Kahlschlag bei Personalkosten und geringere Risikovorsorge retten die Commerzbank ins Plus

Doch bei eingehenderer Betrachtung wirken die Geschäftszahlen ernüchternder. So resultiert der steigende Gewinn zu einem beträchtlichen Teil aus der Verringerung der Risikovorsorge im zweiten Quartal um 36 Prozent auf 639 Mio. Euro im Vergleich zum Vorjahreszeitraum.

Den Hauptteil an dem Erfolg tragen jedoch die Mitarbeiter. Denn per 30. Juni wurde die Mitarbeiterzahl um 6,6 Prozent oder 4271 Personen auf nur noch 60.870 Beschäftigte zusammengestrichen. Dabei sank die Zahl der Beschäftigten im Ausland überproportional um 15,2 Prozent auf 15.199 Mitarbeiter; dagegen nahm die Zahl im Inland lediglich um 3,3 Prozent auf 45.671 Beschäftigte ab.

Damit geht der Stellenabbau laut Finanzvorstand Strunz schneller voran als erwartet. Ursprünglich hatte die Bank bis zum 30. Juni nur mit einem Abbau von 3000 Stellen gerechnet. Insgesamt seien somit zwei Drittel der insgesamt 9000 zu streichenden Stellen bereits unter Dach und Fach.

Fast 40 Prozent der Investmentbanker haben die Bank verlassen

Noch höher als der Personalabbau fallen die Einsparungen beim Personalaufwand aus, der im ersten Halbjahr um 8,9 Prozent auf 2,181 Mrd. Euro einbrach. Rein rechnerisch wandte die Commerzbank im ersten Halbjahr für einen Mitarbeiter durchschnittlich gut 35.800 Euro auf. Im Vorjahreszeitraum waren es noch rund 1000 Euro mehr gewesen.

Den heftigsten Kahlschlag musste das Investmentbanking einstecken.
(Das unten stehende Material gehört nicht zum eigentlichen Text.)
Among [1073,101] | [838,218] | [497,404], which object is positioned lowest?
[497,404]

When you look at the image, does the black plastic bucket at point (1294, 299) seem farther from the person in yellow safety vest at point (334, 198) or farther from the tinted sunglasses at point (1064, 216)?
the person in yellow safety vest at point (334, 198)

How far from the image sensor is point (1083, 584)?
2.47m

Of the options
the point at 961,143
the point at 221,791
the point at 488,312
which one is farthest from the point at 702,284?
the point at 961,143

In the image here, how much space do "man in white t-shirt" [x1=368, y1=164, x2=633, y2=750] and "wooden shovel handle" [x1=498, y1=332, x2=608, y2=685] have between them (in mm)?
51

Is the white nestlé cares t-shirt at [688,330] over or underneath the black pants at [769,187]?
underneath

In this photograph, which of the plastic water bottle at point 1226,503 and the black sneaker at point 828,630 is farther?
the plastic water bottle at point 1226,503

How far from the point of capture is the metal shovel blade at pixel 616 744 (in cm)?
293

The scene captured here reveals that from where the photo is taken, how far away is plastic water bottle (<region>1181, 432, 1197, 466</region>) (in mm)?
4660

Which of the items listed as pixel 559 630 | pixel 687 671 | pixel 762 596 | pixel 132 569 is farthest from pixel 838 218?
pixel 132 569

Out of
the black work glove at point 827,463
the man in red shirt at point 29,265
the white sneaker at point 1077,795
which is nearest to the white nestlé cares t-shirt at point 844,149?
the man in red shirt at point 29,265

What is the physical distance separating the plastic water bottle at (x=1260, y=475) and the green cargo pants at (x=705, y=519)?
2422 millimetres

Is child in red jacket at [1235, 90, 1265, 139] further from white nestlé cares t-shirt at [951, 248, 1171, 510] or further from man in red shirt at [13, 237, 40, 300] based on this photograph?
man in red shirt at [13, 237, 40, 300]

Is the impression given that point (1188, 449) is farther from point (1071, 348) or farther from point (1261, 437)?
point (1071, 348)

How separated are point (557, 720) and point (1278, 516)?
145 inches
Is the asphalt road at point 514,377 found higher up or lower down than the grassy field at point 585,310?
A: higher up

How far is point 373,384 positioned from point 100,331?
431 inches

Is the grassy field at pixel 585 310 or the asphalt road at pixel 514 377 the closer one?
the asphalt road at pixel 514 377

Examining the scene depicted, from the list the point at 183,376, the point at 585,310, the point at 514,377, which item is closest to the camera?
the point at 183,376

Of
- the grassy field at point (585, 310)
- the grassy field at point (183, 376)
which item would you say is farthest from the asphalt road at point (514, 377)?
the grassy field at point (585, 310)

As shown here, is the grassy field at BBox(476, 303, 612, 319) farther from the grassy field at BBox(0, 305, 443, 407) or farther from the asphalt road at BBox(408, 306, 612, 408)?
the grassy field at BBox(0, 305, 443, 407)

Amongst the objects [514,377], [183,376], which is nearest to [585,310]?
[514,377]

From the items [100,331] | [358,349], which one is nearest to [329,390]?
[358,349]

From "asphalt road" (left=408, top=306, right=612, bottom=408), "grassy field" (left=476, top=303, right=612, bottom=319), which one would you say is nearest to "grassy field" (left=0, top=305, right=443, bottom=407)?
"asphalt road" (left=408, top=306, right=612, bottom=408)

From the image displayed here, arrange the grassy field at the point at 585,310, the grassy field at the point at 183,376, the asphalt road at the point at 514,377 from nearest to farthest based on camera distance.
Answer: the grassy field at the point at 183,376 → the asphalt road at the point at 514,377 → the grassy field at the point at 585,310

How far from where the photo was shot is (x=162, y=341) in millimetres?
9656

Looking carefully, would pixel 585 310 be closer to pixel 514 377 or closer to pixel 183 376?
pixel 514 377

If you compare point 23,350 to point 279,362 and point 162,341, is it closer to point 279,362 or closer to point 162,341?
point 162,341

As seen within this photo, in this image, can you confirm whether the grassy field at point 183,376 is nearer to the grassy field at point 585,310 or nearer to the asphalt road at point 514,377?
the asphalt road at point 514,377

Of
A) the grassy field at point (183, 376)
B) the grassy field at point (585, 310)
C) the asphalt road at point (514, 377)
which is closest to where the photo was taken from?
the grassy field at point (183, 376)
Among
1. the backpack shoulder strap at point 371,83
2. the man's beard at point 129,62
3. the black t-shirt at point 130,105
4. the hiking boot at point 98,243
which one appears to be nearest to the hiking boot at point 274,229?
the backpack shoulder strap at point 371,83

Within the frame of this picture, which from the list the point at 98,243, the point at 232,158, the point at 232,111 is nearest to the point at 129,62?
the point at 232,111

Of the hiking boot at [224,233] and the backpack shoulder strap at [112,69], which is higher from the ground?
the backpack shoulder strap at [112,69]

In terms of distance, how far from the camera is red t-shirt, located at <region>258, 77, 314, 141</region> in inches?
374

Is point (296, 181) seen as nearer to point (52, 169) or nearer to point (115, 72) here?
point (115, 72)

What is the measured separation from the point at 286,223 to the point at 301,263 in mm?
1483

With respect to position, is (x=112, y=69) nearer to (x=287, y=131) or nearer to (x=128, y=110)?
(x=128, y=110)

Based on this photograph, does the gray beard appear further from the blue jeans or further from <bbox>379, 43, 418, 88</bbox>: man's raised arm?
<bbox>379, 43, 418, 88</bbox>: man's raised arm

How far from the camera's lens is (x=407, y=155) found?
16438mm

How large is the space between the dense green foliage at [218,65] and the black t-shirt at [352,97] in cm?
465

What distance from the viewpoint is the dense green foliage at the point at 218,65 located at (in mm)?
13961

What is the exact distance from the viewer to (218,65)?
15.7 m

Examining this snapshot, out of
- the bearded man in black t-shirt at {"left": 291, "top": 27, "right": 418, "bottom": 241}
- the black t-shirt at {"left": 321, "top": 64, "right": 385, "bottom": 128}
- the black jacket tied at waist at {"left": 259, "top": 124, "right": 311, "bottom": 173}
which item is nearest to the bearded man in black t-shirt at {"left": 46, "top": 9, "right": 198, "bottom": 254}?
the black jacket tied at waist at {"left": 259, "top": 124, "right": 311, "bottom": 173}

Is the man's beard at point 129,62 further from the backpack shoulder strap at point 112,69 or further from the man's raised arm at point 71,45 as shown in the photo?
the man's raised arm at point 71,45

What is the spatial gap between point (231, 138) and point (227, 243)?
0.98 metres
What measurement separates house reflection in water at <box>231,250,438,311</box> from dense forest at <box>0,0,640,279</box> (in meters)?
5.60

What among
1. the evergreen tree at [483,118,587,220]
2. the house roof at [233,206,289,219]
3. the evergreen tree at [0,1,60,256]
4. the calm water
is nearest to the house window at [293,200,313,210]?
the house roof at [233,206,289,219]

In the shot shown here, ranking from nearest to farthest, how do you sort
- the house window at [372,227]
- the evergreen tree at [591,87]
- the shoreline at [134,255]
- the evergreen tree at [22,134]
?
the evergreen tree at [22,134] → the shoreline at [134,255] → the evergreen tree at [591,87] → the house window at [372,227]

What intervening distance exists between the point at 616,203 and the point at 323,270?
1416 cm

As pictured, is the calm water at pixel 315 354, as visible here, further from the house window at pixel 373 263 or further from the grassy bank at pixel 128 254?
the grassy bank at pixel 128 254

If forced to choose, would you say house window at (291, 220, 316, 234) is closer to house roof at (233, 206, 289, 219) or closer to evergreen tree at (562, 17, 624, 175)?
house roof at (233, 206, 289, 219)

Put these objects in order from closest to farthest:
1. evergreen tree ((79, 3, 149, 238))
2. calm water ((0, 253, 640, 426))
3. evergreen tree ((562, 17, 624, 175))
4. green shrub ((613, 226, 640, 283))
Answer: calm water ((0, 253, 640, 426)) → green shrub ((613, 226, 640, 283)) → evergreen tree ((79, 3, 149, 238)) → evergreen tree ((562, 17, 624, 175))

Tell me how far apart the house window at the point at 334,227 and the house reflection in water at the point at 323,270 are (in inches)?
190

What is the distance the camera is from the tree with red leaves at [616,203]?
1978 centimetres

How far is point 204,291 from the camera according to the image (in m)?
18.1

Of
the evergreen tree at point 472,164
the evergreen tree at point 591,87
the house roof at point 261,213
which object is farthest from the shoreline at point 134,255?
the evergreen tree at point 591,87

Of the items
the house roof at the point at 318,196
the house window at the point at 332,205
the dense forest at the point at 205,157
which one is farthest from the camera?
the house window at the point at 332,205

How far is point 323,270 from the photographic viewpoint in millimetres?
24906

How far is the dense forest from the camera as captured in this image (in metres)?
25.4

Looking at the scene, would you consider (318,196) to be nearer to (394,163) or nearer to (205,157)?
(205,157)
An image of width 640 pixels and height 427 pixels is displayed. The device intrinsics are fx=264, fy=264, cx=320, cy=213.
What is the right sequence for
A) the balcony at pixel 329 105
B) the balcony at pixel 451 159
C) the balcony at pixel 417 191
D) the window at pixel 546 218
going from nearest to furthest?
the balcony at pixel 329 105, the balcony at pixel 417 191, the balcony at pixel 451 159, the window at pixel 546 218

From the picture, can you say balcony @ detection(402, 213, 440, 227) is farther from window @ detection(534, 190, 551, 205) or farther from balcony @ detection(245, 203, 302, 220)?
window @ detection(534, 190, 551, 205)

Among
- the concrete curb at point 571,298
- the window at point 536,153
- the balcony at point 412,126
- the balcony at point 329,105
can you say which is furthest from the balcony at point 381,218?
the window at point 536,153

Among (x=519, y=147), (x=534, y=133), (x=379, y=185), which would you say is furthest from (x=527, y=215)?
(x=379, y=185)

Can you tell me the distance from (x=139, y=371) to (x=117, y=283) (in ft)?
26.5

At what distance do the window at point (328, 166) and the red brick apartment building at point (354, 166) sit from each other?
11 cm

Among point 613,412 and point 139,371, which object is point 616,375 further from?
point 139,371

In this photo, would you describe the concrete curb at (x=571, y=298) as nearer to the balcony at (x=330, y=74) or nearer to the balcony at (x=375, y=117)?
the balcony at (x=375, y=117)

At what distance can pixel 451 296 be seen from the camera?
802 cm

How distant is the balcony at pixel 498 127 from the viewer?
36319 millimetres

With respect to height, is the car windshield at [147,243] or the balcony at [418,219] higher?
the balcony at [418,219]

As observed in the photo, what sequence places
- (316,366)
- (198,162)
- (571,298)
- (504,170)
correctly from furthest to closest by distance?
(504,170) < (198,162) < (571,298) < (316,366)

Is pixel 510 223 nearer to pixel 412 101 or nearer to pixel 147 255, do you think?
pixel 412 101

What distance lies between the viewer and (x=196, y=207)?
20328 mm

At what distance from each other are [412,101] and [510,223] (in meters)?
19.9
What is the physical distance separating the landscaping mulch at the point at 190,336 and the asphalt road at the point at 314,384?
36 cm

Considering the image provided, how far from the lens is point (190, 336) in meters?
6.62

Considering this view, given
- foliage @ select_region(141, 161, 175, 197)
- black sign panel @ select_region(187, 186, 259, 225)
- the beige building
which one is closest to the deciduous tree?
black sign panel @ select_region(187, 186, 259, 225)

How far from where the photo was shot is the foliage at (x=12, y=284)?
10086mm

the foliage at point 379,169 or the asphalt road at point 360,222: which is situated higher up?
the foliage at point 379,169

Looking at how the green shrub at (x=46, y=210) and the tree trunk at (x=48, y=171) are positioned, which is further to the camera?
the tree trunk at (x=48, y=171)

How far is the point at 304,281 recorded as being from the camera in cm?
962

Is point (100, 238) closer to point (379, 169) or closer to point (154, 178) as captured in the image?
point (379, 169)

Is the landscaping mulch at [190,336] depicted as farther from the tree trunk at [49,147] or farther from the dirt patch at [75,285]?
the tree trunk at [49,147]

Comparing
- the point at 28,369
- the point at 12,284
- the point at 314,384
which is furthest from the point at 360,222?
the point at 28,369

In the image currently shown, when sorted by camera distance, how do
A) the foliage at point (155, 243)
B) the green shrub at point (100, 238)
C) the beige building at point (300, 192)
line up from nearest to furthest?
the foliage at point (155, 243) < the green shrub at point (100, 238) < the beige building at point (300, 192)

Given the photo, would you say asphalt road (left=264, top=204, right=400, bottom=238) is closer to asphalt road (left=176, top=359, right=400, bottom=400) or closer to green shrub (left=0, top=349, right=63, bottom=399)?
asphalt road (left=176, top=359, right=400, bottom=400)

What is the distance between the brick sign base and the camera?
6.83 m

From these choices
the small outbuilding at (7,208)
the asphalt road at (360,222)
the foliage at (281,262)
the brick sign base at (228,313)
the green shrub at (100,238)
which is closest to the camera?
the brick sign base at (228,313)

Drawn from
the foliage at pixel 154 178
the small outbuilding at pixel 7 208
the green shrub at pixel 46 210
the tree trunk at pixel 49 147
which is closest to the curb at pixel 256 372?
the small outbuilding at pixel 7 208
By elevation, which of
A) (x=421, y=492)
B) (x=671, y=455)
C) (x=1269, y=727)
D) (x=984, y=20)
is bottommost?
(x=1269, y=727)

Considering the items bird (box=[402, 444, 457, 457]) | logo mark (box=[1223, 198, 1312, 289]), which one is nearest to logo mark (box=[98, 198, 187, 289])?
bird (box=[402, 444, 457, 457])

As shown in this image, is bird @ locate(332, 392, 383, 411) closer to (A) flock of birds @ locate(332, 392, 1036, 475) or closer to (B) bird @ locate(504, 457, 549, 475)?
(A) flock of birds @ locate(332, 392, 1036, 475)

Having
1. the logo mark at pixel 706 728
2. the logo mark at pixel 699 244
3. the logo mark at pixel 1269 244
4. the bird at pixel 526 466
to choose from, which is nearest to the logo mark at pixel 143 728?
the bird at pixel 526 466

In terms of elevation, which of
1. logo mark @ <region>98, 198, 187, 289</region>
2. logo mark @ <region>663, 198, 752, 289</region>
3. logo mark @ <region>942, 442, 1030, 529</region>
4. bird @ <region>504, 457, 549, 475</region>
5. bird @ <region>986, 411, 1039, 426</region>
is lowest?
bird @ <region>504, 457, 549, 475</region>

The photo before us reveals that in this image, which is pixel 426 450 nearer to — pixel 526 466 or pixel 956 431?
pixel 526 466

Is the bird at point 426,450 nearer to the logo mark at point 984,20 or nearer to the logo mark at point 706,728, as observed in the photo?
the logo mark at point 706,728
In Corporate & Markets brach die durchschnittliche Mitarbeiterzahl im Vergleich zum Vorjahreszeitraum um 38,8 Prozent auf rund 1900 Beschäftigte ein, im Privatkundengeschäft und im Bereich "Sonstiges" (Infrastruktur) sank die Zahl um jeweils 12,3 Prozent auf 20.140 und 18.459. Dagegen kam die Mittelstandsbank mit einem Abbau um 6,9 Prozent auf rund 9800 Beschäftige vergleichsweise glimpflich davon. Den Personalaufwand für die einzelnen Segment listet die Commerzbank leider nicht auf.